> **Aim of the task**
The full listing is to be transcribed exactly, with each picture left out.
--- START ---
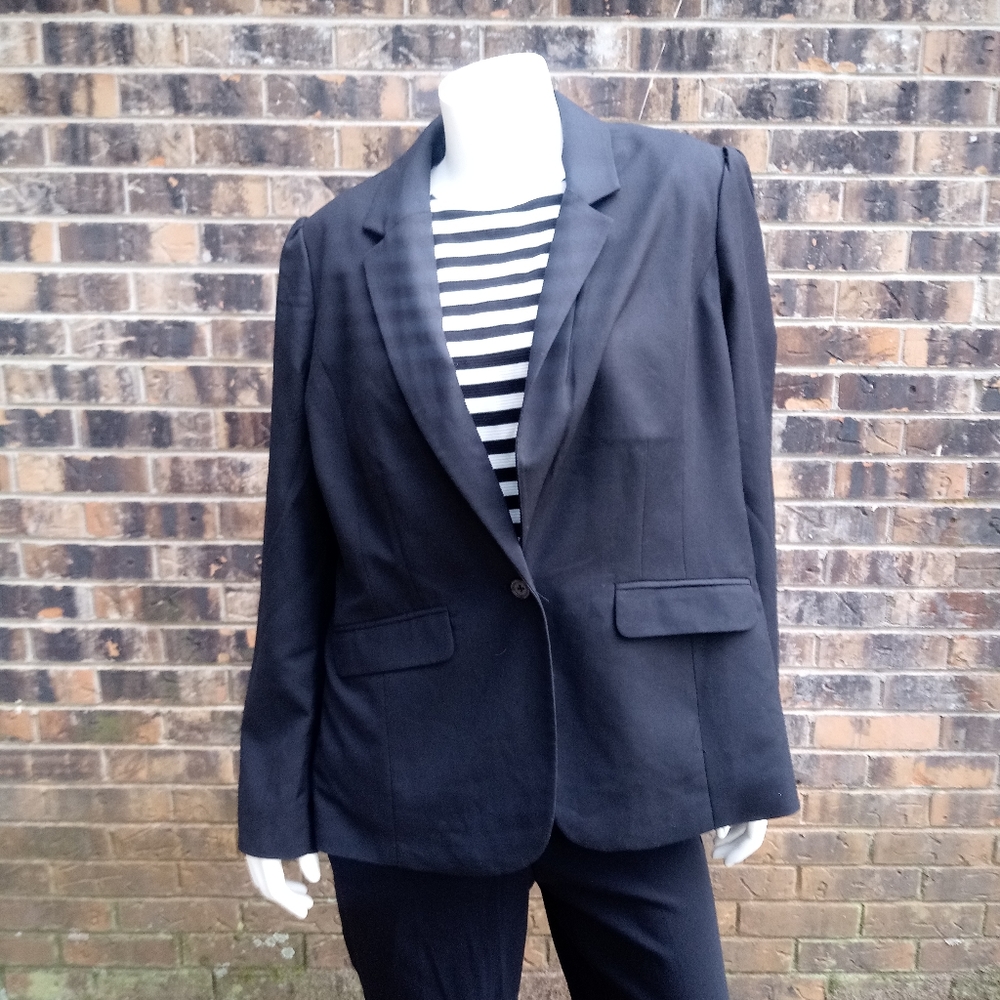 Black Cato blazer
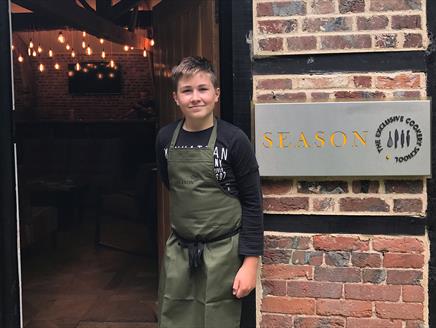 Parent and Child Cookery at Season Cookery School at Lainston House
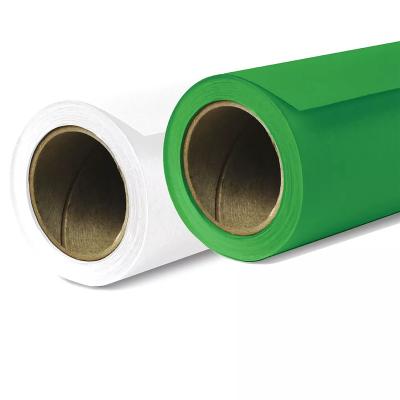 China SOLID COLOR 360 Roll Background Video Paper Drop for sale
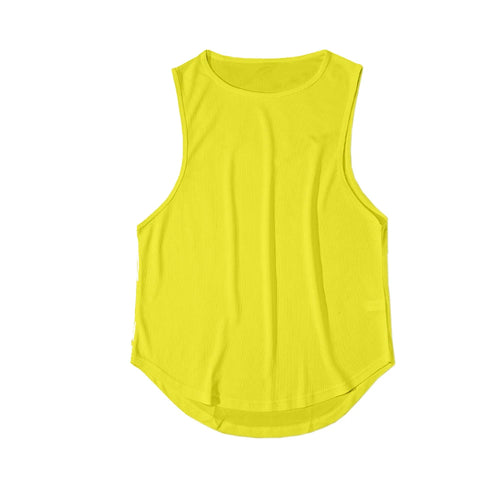 Men's Sleeveless Sports T-Shirt Quick Drying Breathable Tank Top For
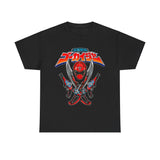 The Captain XL Super Sentai T Shirt Custom Graphic Art Cosplay Shirts Power Rangers Retro Vintage 90s Tee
--- END ---
> **Finished exercise**
 Black Cato blazer
 Parent and Child Cookery at Season Cookery School at Lainston House
 China SOLID COLOR 360 Roll Background Video Paper Drop for sale
 Men's Sleeveless Sports T-Shirt Quick Drying Breathable Tank Top For
 The Captain XL Super Sentai T Shirt Custom Graphic Art Cosplay Shirts Power Rangers Retro Vintage 90s Tee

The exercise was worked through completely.